Task requirements.
Beginning at the line that contains "From this photo, is" and ending at the last line of the entries, write out each line exactly; include nothing outside that span.

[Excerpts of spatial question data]
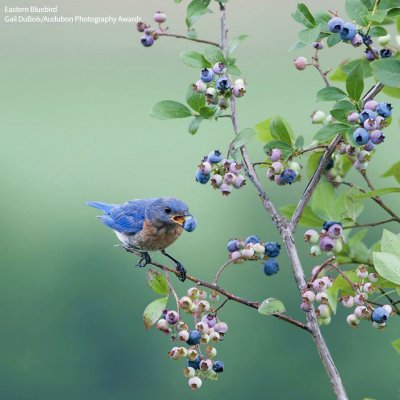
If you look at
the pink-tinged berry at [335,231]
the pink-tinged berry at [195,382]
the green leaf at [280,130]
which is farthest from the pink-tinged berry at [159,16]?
the pink-tinged berry at [195,382]

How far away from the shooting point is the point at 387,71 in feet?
6.76

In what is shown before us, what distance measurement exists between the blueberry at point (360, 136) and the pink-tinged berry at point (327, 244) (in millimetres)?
359

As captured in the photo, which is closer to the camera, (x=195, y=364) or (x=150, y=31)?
(x=195, y=364)

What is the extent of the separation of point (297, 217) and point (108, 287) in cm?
557

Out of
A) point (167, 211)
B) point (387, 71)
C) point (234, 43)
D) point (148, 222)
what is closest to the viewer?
point (387, 71)

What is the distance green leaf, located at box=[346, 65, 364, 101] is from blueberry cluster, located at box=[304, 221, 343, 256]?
0.39m

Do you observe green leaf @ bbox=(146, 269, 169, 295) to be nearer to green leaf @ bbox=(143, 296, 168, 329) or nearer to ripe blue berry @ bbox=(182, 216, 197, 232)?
green leaf @ bbox=(143, 296, 168, 329)

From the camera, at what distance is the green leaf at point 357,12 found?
224 cm

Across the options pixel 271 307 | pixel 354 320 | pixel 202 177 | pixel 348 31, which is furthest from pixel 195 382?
pixel 348 31

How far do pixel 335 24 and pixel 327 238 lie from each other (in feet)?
1.96

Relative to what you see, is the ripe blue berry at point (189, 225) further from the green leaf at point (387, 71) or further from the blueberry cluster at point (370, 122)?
the green leaf at point (387, 71)

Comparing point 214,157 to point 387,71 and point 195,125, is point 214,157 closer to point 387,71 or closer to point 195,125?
point 195,125

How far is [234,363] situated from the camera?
7660 millimetres

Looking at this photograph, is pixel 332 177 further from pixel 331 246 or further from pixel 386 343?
pixel 386 343
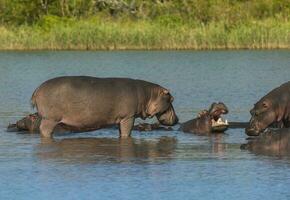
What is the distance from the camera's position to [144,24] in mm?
38812

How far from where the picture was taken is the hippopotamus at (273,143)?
1241 cm

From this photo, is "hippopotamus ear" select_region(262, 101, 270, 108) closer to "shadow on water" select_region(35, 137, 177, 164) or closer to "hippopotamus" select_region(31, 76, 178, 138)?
"shadow on water" select_region(35, 137, 177, 164)

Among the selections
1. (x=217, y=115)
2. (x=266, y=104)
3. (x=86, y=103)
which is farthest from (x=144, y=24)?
(x=266, y=104)

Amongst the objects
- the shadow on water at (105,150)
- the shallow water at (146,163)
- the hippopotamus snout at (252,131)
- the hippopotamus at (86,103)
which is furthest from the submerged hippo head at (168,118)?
the hippopotamus snout at (252,131)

Worked answer.
From this photo, is "hippopotamus ear" select_region(262, 101, 270, 108) closer to "shadow on water" select_region(35, 137, 177, 164) or closer to "hippopotamus" select_region(31, 76, 178, 138)?
"shadow on water" select_region(35, 137, 177, 164)

Among the selections
1. (x=217, y=115)
2. (x=266, y=104)
3. (x=86, y=103)
which is farthest from (x=144, y=24)?
(x=266, y=104)

Amongst the objects
- the shadow on water at (105,150)
- the shallow water at (146,163)
- the hippopotamus snout at (252,131)
- the hippopotamus at (86,103)
which is furthest from the submerged hippo head at (168,118)?
the hippopotamus snout at (252,131)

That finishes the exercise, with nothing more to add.